En synthèse : l’impact sur la croissance s’accentue à mesure que le prix du pétrole augmente. Tout dépend de la durée du conflit, pour évaluer si la conséquence sera temporaire ou durable.
2 Point de pourcentage : évolution du taux. A titre d’exemple, une évolution de +0,25 point de pourcentage signifie que le taux passe de 2,69% à 2,89%
Point marchés du lundi 9 mars 2026 :
Les marchés réagissent davantage à mesure que le prix du Baril monte.

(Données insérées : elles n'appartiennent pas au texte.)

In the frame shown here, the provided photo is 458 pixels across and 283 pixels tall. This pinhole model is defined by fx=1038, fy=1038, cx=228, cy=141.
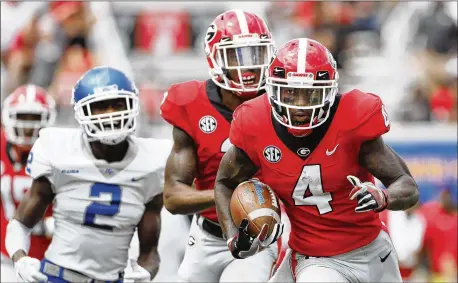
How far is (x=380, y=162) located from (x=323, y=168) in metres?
0.22

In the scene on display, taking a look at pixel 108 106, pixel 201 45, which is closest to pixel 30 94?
pixel 108 106

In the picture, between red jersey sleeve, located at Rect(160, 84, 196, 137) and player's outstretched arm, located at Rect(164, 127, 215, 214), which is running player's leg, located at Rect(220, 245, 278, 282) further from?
red jersey sleeve, located at Rect(160, 84, 196, 137)

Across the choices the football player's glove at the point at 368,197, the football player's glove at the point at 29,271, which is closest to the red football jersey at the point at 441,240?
the football player's glove at the point at 29,271

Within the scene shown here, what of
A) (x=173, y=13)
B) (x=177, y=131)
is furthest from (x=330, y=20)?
(x=177, y=131)

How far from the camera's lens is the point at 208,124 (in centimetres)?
482

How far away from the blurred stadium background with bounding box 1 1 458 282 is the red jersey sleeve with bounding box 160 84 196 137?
5.01m

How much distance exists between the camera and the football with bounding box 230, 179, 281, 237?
4004mm

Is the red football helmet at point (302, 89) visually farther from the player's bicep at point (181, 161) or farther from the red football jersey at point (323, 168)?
the player's bicep at point (181, 161)

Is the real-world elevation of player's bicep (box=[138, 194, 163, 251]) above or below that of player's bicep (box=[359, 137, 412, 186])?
below

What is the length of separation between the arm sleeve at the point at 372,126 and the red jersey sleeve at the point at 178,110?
1062 mm

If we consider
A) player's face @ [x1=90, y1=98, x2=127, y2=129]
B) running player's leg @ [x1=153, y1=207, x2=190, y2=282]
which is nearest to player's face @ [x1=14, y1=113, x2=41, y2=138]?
running player's leg @ [x1=153, y1=207, x2=190, y2=282]

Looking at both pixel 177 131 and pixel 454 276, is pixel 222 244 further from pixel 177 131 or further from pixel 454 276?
pixel 454 276

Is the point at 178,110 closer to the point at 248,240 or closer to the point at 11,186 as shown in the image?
the point at 248,240

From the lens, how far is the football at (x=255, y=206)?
158 inches
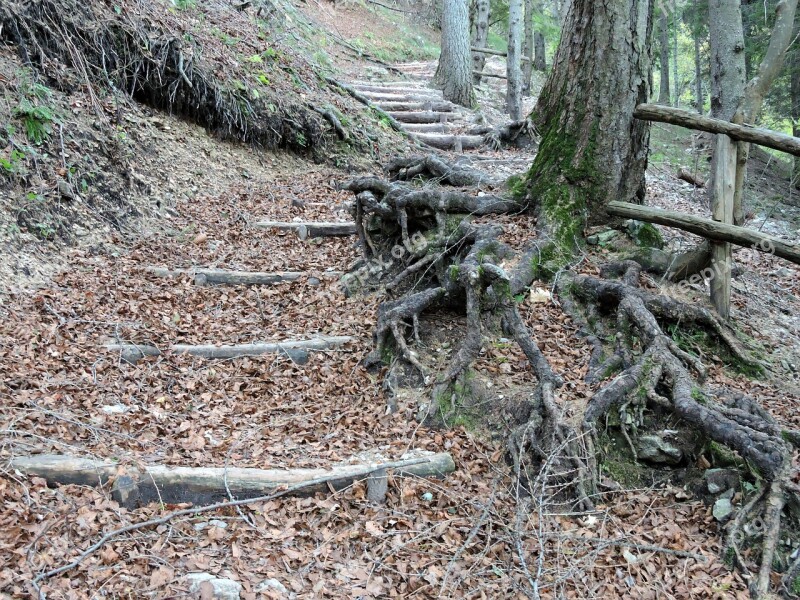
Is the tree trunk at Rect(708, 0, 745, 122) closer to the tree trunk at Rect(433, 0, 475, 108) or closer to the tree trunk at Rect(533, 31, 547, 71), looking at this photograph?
the tree trunk at Rect(433, 0, 475, 108)

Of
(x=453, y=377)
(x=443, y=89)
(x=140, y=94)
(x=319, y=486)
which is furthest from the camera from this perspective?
(x=443, y=89)

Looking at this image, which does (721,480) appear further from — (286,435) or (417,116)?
(417,116)

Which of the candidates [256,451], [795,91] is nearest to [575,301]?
[256,451]

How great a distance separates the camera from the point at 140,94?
29.2ft

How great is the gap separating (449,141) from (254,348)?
25.3 ft

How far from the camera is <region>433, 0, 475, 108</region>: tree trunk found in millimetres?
14545

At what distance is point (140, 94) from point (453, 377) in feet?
22.8

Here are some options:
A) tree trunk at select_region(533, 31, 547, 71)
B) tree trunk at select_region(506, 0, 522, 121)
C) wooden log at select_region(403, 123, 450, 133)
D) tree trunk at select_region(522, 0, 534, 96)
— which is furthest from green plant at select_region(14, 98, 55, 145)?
tree trunk at select_region(533, 31, 547, 71)

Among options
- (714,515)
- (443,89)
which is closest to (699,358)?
(714,515)

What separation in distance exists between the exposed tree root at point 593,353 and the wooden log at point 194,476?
0.87 m

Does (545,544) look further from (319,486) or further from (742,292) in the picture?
(742,292)

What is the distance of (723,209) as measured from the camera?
197 inches

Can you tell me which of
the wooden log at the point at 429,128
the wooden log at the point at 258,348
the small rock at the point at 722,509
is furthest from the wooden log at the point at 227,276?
the wooden log at the point at 429,128

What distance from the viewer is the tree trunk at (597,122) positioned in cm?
557
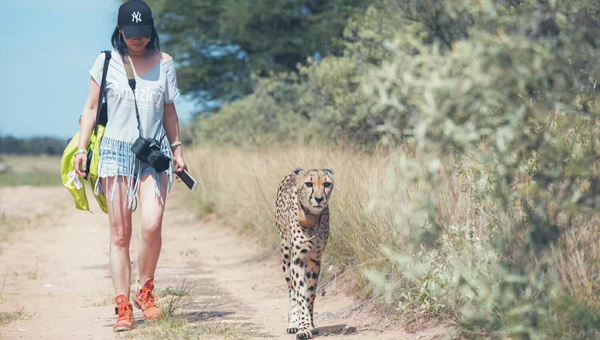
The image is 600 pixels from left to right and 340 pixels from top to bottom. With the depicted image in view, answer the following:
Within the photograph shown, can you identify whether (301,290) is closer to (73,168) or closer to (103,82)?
(73,168)

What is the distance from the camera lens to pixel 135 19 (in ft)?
19.0

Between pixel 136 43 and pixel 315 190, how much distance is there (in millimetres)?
1655

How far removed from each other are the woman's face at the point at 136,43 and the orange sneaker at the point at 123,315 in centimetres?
175

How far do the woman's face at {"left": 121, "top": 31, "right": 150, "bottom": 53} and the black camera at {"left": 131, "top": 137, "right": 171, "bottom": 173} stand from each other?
2.14ft

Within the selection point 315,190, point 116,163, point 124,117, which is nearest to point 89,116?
point 124,117

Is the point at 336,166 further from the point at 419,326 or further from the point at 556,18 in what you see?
the point at 556,18

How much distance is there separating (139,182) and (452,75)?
2.94 meters

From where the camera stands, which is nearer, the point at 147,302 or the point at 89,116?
the point at 89,116

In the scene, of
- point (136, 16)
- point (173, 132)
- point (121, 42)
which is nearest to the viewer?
point (136, 16)

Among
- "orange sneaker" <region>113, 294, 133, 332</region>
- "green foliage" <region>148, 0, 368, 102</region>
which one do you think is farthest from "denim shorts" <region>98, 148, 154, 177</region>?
"green foliage" <region>148, 0, 368, 102</region>

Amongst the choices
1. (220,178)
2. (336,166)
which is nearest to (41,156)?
(220,178)

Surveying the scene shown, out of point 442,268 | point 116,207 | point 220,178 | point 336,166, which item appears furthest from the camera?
point 220,178

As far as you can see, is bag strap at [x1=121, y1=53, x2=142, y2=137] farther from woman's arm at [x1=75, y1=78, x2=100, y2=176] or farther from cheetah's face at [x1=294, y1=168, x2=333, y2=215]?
cheetah's face at [x1=294, y1=168, x2=333, y2=215]

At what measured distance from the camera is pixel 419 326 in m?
5.48
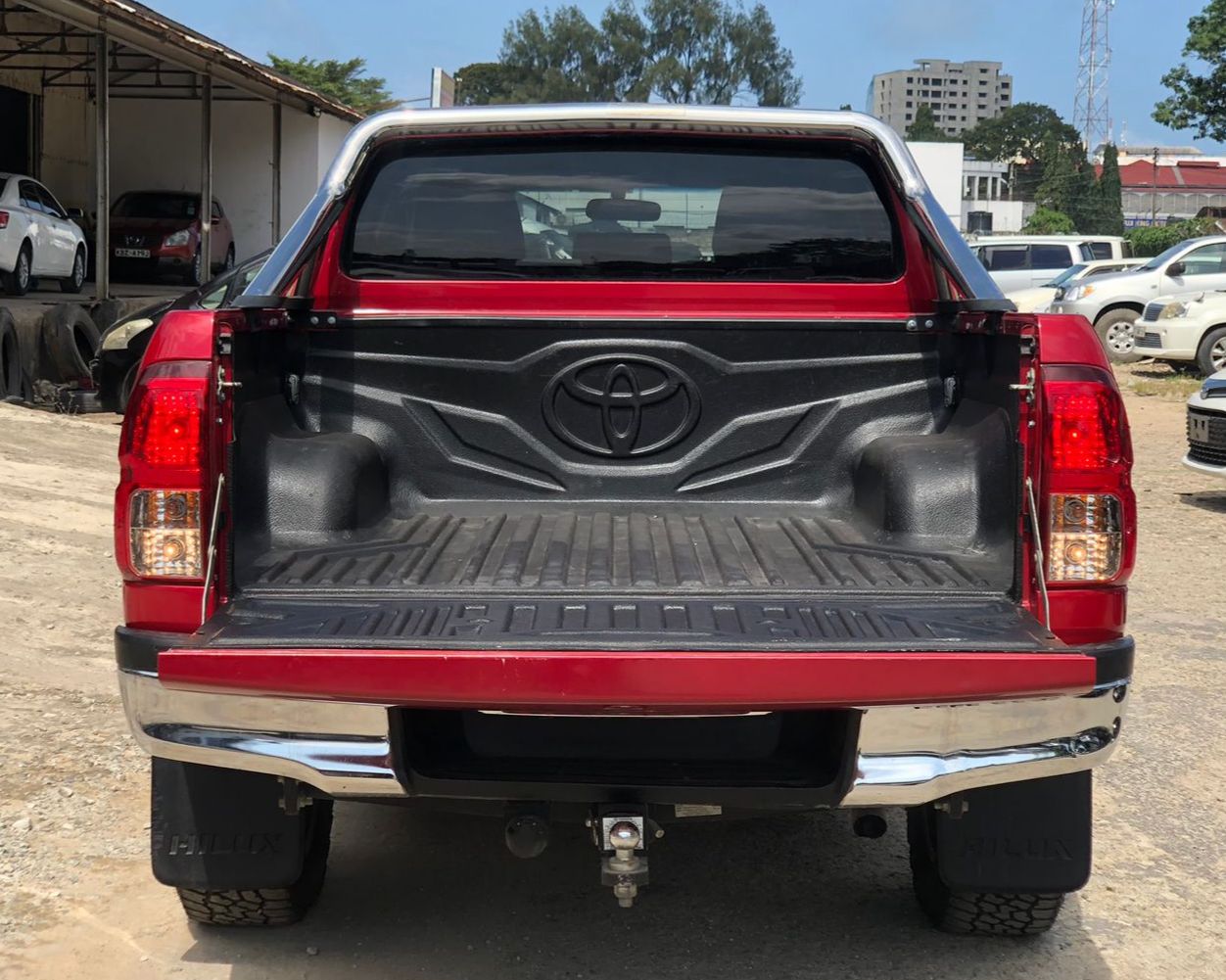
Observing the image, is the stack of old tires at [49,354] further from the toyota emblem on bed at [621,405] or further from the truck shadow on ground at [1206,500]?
the toyota emblem on bed at [621,405]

- Le prix du baril Brent dépasse désormais les 100$.2
- Les marchés d’actions poursuivent leur baisse : -3,8% pour les actions européennes (Eurostoxx 50), -4,3% pour les actions françaises3 depuis le début de l’année. Les actions américaines résistent mieux, la performance 2026 arrêtée au vendredi 6 mars était de -1,54% (S&P500) en Dollar, et neutre en Euro4.
- Les taux continuent d’augmenter. Les taux 10 ans américain et allemand progressent de +0,24 et +0,25 point. Le taux 10 ans français se tend davantage avec +0,36 point.2
Marchés de Taux et Crédit
Les obligations souveraines continuent de se tendre. Nous observons un aplatissement des courbes de taux : les obligations aux maturités courtes sont davantage impactées par les conséquences de la hausse du prix du pétrole que les obligations aux maturités longues. Les taux courts sont ainsi plus montés que les taux longs, notamment en Allemagne où le taux à 1 an a progressé de + 0,30 point (passant de 1,95 à 2,25%) contre +0,25 point sur le taux 10 ans2.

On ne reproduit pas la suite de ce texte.